(Scene question records)

++++++++++

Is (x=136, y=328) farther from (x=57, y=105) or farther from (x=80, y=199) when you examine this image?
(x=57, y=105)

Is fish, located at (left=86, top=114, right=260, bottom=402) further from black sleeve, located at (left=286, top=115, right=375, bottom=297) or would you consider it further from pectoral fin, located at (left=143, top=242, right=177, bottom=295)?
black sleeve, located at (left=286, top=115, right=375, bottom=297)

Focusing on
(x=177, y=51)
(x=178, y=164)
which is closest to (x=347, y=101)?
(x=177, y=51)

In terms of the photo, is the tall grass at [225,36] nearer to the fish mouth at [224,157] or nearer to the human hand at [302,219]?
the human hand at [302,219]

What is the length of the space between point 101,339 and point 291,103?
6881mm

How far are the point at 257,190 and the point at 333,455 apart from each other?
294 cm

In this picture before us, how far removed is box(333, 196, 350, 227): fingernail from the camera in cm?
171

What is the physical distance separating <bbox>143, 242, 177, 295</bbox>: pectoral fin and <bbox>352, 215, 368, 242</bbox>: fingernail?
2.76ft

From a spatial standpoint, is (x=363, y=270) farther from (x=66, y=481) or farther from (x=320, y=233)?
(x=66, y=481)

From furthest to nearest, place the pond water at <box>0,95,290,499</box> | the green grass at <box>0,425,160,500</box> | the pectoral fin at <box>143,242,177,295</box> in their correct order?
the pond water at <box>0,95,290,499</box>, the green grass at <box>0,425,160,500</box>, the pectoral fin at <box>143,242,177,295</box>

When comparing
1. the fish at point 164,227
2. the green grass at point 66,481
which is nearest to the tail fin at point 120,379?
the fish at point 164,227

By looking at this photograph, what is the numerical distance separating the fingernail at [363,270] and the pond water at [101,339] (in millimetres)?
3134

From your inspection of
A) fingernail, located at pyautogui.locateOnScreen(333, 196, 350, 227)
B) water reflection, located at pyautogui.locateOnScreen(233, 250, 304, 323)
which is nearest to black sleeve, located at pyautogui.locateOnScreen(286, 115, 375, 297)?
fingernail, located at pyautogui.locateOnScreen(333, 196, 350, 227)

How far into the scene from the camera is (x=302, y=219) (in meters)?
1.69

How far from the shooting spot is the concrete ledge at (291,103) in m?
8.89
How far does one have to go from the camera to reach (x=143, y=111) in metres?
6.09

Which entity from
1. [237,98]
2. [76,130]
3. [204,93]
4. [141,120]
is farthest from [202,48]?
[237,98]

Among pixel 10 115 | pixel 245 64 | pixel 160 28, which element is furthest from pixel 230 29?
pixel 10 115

++++++++++

| TASK OBJECTIVE |
Your task is to output exactly the lines running from the one with "When comparing" through the final line of the material above, with both ends included.

| ANSWER BELOW |
When comparing
1. the fish at point 164,227
2. the green grass at point 66,481
which is nearest to the tail fin at point 120,379?
the fish at point 164,227

By looking at this photograph, what is the numerical distance separating the fingernail at [363,270] and the pond water at [101,339] (in millimetres)?
3134

From your inspection of
A) fingernail, located at pyautogui.locateOnScreen(333, 196, 350, 227)
B) water reflection, located at pyautogui.locateOnScreen(233, 250, 304, 323)
which is nearest to black sleeve, located at pyautogui.locateOnScreen(286, 115, 375, 297)?
fingernail, located at pyautogui.locateOnScreen(333, 196, 350, 227)

How far into the scene from the camera is (x=302, y=219) (in meters)?
1.69

How far from the shooting spot is the concrete ledge at (291,103) in m?
8.89
How far does one have to go from the camera to reach (x=143, y=111) in metres?
6.09

Which entity from
1. [237,98]
2. [76,130]
3. [204,93]
4. [141,120]
is farthest from [202,48]?
[237,98]

Among pixel 10 115 | pixel 245 64 | pixel 160 28, which element is furthest from pixel 230 29?
pixel 10 115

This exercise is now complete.